Povertà e cibi ipercalorici
Povertà e cibi ipercalorici
di Martina Zuliani
Spesso vediamo come, nelle società avanzate, vi siano differenze nell’alimentazione delle diverse classi sociali. Il cibo prodotto in catene di massa, largamente industrializzato e contenente conservanti, coloranti, aromi artificiali e, nel caso dei prodotti di derivazione animale, anche antibiotici, sono spesso venduti a prezzi ridotti, diventando così un’attrattiva per le classi meno abbienti.
Tendiamo dunque ad affermare che la diffusa obesità tra le persone economicamente svantaggiate sia dovuta solamente al non potersi permettere cibi più salutari.
Due studi effettuato da Boyka Bratanova, Steve Loughnan, Olivier Klein, Almudena Claassen e Robert Wood ed effettuato nell’Università di St. Andrew, Regno Unito, dimostrano però come vi siano ulteriori fattori che determinano l’assunzione di calorie nelle diverse classi sociali.
Le ipotesi di partenza dei ricercatori erano che la condizione di povertà portasse le persone a consumare maggiori quantità di calorie in via preventiva e che la percezione della disuguaglianza di classe portasse sia le persone più svantaggiate che quelle più avvantaggiate a soffrire di ansia e stress e, conseguentemente, a consumare più cibo.
Il primo studio
Nel primo studio vennero coinvolti 54 studenti universitari, con un’età media di 20 anni e di cui 28 ragazze. Essi vennero fatti accomodare in cubicoli separati e vennero informati del fatto che avrebbero preso parte a due studi, uno sulla percezione del benessere nella società e l’altro sul consumo di snack durante le attività ricreative.
All’inizio dell’esperimento vennero raccolti i dati demografici, sul benessere economico della famiglia e sul livello di fame dei partecipanti. Gli studenti si videro poi assegnare un brano da leggere. Vennero casualmente assegnati brani sul benessere della società o sulla sua povertà. Venne poi chiesto di descrivere i brani letti. Inoltre venne chiesto ai partecipanti di nominare due oggetti in loro possesso che li facessero sentire benestanti o poveri e due che li facessero sentire privilegiati o svantaggiati rispetto alle altre persone. Infine venne somministrato un questionario per misurare l’ansia da ineguaglianza focalizzato sulla percezione che i terzi hanno riguardo ai partecipanti.

Attività.
1. Modifica il passo del testo sulla povertà e i cibi ipercalorici che comincia con "Il primo studio" e arriva fino a "le attività ricreative.", mettendo "stanze separate" al posto di "cubicoli separati".
2. Rispondi in base al testo sulla povertà e i cibi ipercalorici:
(a) Presso quale università furono effettuati i due studi?
(b) Quanti studenti universitari parteciparono al primo studio?
(c) Su quali temi vertevano i brani assegnati casualmente ai partecipanti?

Materiale raccolto.
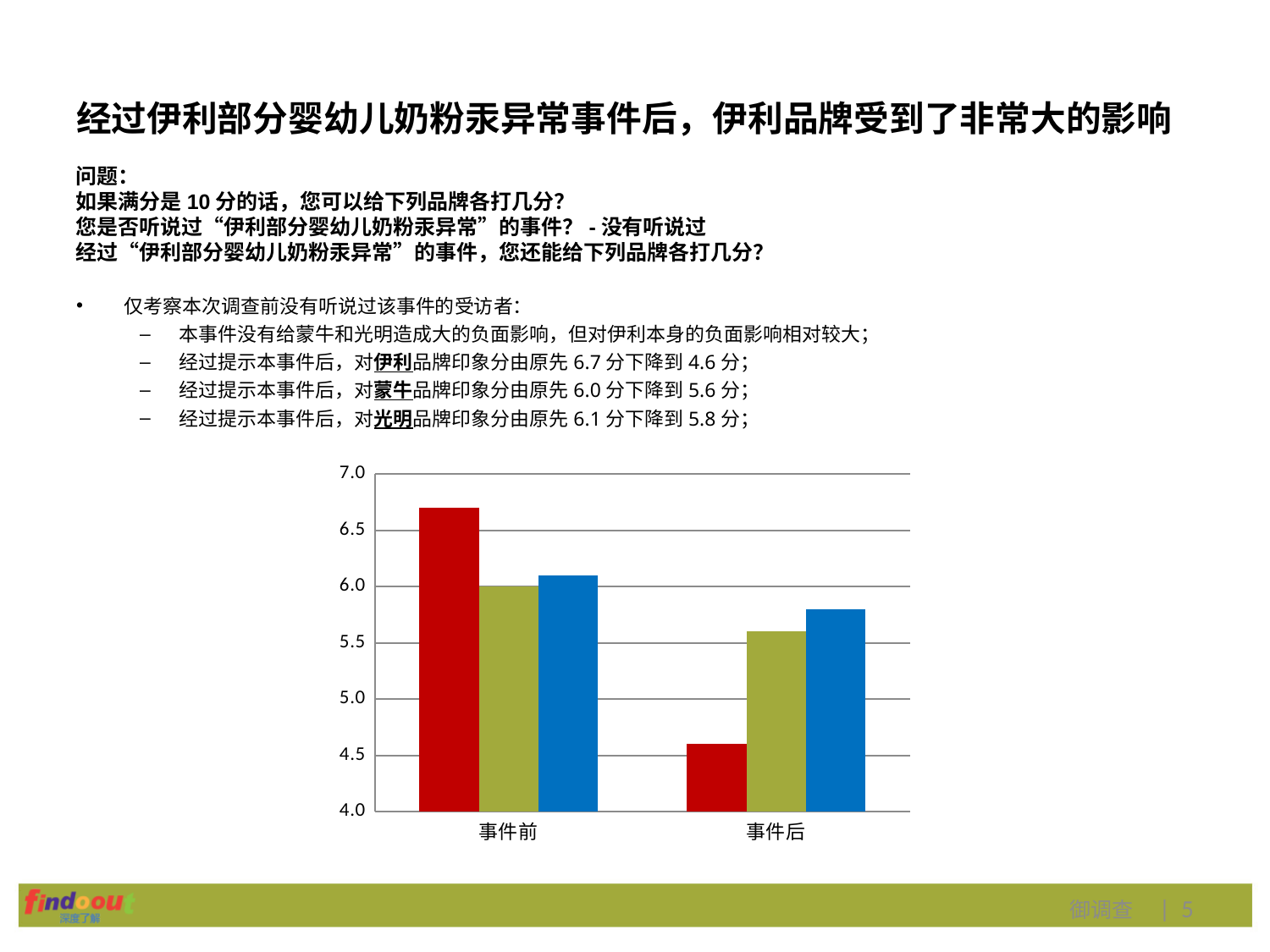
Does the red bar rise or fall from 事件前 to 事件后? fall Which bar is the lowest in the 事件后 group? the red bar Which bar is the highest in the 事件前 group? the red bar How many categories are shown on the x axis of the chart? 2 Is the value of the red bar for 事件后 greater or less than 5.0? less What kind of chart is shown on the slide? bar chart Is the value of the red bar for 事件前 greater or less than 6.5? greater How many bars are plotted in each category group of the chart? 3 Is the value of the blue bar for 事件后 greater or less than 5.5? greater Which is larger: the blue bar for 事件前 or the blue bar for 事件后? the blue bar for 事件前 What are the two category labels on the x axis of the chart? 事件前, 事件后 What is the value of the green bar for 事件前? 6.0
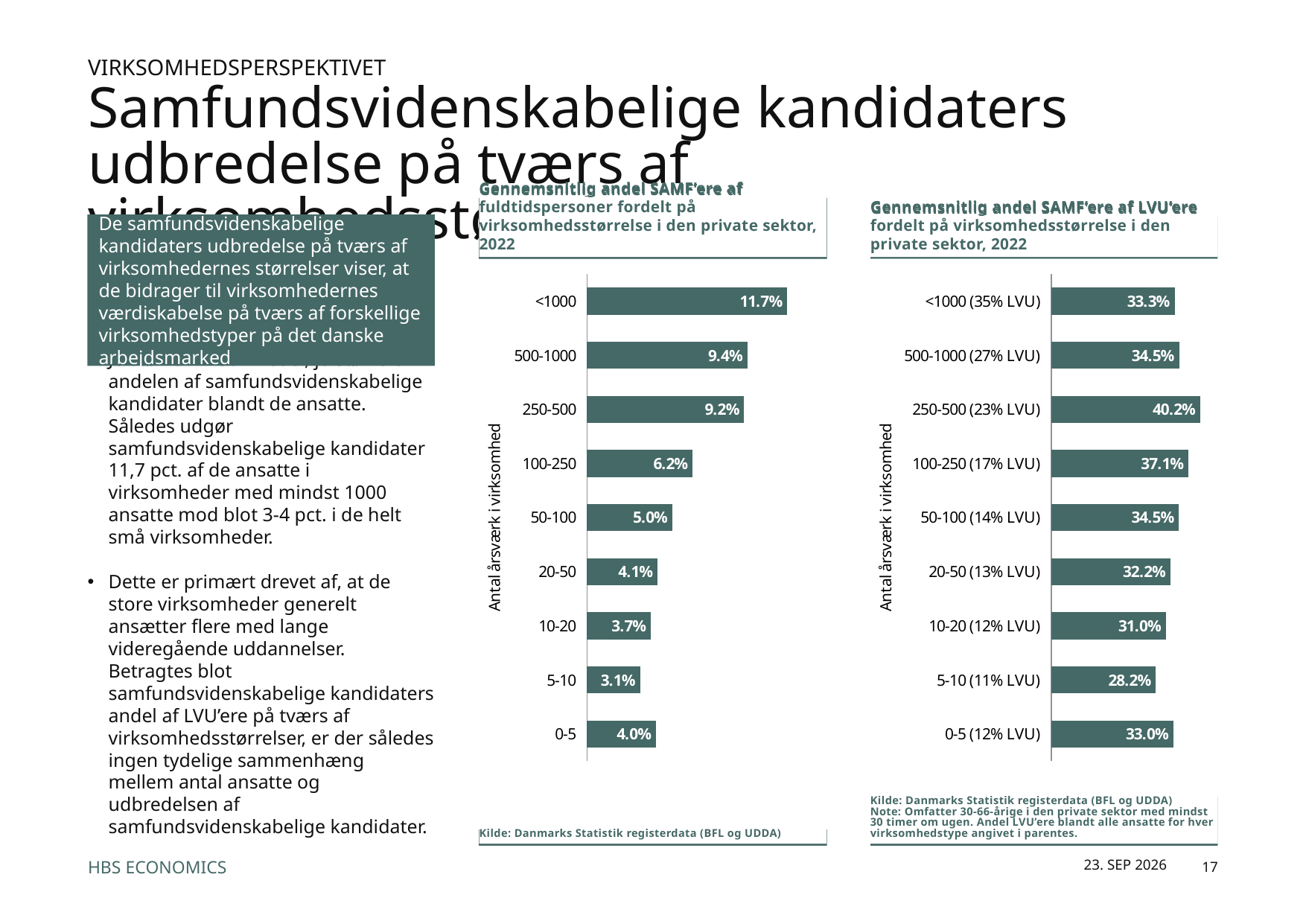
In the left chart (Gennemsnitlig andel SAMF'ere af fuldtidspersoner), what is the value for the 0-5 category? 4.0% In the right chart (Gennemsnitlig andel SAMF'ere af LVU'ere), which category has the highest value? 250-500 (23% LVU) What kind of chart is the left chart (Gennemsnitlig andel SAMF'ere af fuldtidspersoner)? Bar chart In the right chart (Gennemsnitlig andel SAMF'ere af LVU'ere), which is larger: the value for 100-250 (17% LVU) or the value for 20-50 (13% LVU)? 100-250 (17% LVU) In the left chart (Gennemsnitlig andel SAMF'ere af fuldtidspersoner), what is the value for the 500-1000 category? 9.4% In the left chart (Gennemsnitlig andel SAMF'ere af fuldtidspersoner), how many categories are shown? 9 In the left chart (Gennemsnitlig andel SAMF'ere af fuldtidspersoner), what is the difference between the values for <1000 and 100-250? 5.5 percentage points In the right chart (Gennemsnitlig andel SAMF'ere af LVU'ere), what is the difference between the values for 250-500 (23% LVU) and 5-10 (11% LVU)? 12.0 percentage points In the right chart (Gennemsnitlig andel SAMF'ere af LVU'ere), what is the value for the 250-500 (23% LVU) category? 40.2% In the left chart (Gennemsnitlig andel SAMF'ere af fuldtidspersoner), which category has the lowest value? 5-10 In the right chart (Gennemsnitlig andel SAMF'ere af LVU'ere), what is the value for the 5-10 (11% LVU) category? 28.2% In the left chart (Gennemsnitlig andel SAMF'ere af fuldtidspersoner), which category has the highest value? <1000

Soluzioni dell'esercizio.
1.
Il primo studio
Nel primo studio vennero coinvolti 54 studenti universitari, con un’età media di 20 anni e di cui 28 ragazze. Essi vennero fatti accomodare in stanze separate e vennero informati del fatto che avrebbero preso parte a due studi, uno sulla percezione del benessere nella società e l’altro sul consumo di snack durante le attività ricreative.

2.
(a) All'Università di St. Andrew, nel Regno Unito.
(b) 54 studenti.
(c) Sul benessere della società o sulla sua povertà.